O Egito era uma das principais civilizações hidráulicas da época, como a civilização do Vale do Indo e a das cidades sumérias também haviam sido. Todo o sistema dependia da cheia anual do Nilo, que inundava os campos no verão. No final de setembro e em outubro, amplas planícies do que hoje é um deserto ficavam verdejantes com os brotos de cereais. As boas colheitas alimentavam o povo e, por meio dos impostos, permitiam que os reis egípcios guerreassem com os rivais: os romanos no oeste e o Império Selêucida no leste.
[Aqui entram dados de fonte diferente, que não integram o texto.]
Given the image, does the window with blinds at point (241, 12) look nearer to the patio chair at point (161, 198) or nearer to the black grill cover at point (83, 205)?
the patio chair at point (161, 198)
O Egito era uma das principais civilizações hidráulicas. Todo o sistema dependia da cheia anual do Nilo, que inundava os campos no verão

No entanto, se não chovia na planície equatorial africana e no planalto etíope – as fontes do Nilo –, não havia cheia. Foi o que aconteceu 14 anos antes do suicídio de Cleópatra, em 44 a.C. “Todas as evidências que temos indicam uma redução das precipitações sobre a bacia do Nilo e, portanto, uma menor cheia no verão como resultado do impacto de uma erupção vulcânica como a do Pinatubo (nas Filipinas) ou as que ocorrem em altas latitudes do Hemisfério Norte, como na Islândia”, diz o historiador Francis Ludlow, da Trinity College de Dublin (Irlanda), principal autor do estudo.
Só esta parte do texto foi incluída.